List every line in the records below that contains the string "mirror". Case counts.
# START OF Data records
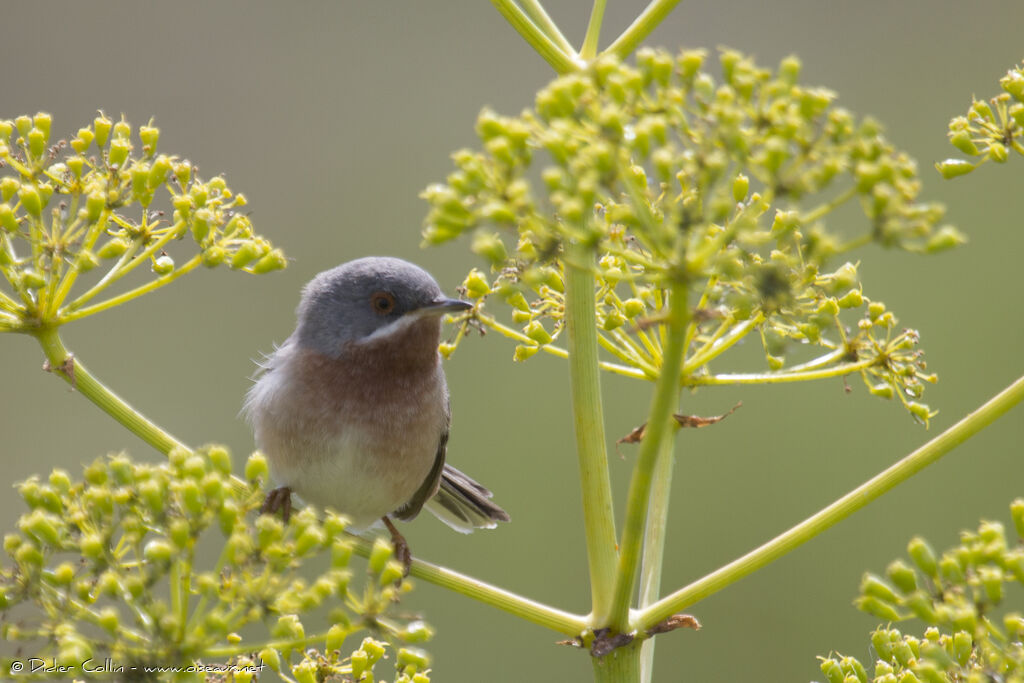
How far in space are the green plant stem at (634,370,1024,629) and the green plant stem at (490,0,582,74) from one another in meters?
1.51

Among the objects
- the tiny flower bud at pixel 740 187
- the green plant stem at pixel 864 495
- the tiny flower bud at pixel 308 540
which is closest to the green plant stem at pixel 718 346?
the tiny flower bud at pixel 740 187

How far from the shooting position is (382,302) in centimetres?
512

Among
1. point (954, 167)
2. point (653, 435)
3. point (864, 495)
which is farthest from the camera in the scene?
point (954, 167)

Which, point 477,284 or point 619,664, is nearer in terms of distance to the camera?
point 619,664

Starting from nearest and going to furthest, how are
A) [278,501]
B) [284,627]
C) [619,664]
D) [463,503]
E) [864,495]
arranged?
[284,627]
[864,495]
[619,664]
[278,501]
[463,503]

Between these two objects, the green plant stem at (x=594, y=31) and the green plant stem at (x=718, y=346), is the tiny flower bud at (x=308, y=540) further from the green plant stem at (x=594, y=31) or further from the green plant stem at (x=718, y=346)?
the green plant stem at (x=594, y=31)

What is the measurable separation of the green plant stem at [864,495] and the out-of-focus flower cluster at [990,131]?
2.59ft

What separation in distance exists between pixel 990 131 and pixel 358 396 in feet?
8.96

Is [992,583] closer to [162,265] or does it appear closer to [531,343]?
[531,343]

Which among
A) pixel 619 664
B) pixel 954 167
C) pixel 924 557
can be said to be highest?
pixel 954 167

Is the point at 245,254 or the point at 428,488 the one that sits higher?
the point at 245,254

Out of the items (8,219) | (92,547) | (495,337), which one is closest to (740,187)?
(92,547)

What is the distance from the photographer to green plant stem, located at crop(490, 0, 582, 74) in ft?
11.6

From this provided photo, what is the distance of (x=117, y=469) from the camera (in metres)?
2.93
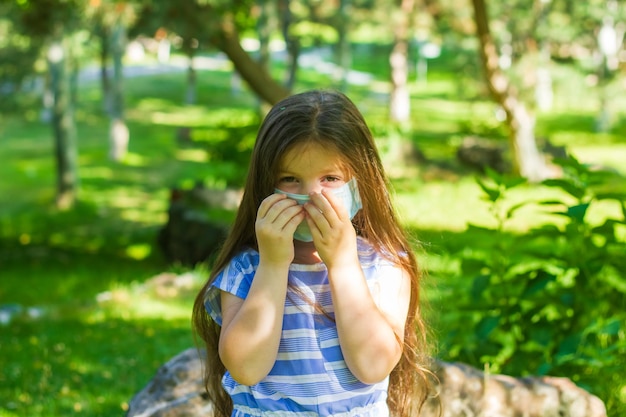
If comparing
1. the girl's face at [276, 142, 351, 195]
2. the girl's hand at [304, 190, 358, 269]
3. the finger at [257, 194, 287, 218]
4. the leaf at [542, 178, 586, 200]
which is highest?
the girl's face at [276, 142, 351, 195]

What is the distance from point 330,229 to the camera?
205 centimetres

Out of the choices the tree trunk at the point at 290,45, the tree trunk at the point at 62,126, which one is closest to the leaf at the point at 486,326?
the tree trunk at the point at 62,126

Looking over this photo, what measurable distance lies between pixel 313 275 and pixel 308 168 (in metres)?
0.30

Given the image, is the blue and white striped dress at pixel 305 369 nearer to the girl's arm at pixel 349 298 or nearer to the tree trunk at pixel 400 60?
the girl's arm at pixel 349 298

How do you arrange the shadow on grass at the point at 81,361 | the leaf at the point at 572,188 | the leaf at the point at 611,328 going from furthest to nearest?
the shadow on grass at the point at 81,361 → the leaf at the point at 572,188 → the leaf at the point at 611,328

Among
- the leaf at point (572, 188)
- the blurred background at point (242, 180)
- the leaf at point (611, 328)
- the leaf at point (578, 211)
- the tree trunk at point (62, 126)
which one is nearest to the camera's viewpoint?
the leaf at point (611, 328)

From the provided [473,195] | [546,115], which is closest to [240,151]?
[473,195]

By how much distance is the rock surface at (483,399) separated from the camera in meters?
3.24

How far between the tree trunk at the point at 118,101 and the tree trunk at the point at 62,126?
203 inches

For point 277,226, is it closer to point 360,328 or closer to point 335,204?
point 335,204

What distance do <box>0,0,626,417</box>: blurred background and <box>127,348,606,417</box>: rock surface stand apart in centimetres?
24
# END OF Data records
# START OF Data records
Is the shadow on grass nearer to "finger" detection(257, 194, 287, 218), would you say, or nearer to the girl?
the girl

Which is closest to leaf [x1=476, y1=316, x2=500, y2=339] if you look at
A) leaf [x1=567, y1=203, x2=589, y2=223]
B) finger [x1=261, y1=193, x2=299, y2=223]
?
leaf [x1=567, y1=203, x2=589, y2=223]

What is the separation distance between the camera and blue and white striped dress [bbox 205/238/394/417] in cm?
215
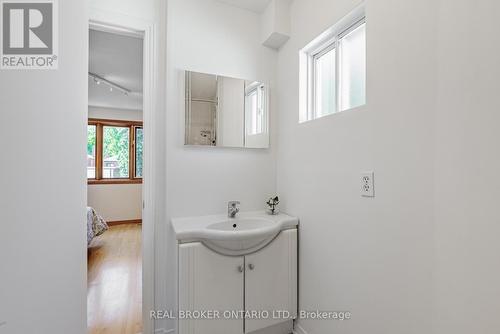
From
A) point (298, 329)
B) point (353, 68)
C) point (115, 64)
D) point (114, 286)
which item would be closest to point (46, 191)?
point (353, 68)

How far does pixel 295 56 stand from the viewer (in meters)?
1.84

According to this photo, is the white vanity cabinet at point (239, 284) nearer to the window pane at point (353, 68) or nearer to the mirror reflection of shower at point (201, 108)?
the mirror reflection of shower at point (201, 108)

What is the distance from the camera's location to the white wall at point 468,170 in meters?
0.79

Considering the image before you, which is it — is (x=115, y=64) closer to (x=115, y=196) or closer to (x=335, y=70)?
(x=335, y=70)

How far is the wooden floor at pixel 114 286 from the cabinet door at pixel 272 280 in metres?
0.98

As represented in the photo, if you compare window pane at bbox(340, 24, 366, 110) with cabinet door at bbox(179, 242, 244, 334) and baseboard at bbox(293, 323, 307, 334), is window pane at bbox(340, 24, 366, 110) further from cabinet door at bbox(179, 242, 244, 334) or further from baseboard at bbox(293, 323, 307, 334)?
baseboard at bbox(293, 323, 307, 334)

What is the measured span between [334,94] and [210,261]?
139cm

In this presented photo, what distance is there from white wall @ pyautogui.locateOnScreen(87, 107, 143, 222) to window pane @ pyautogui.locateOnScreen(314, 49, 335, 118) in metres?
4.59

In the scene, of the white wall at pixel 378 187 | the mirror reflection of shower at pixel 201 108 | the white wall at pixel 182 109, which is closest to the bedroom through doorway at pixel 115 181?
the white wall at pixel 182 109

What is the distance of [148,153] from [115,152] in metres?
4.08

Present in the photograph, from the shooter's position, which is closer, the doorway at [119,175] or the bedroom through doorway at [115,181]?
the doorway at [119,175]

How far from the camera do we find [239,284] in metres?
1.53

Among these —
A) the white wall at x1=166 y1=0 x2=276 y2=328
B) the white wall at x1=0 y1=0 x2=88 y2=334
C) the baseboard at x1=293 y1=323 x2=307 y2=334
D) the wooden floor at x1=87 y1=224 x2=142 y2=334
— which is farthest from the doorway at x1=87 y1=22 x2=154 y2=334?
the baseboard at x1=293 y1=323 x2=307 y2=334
# END OF Data records
# START OF Data records
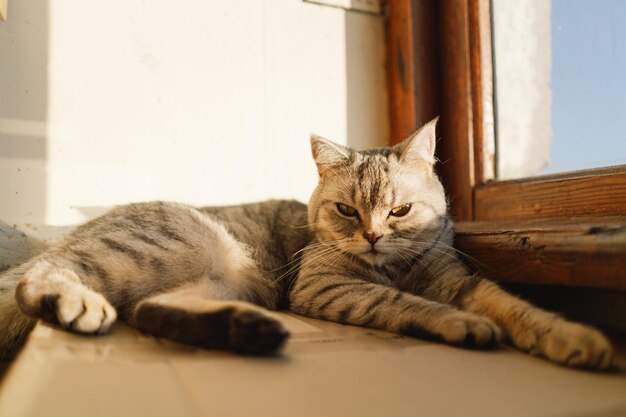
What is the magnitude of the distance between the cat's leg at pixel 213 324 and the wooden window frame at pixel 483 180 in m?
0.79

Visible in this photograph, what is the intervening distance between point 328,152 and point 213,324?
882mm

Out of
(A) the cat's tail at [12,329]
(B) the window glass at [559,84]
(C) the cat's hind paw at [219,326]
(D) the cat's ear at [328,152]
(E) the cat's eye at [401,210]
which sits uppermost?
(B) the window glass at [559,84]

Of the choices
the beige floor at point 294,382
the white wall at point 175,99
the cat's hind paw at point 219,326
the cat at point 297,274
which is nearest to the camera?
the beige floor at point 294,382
# END OF Data records
• Answer below
According to this photo, is the white vanity cabinet at point (239, 284) nearer to the window pane at point (353, 68) or nearer to the mirror reflection of shower at point (201, 108)?
the mirror reflection of shower at point (201, 108)
In the scene, of the white wall at pixel 378 187 | the mirror reflection of shower at pixel 201 108 | the white wall at pixel 182 109, which is closest to the bedroom through doorway at pixel 115 181?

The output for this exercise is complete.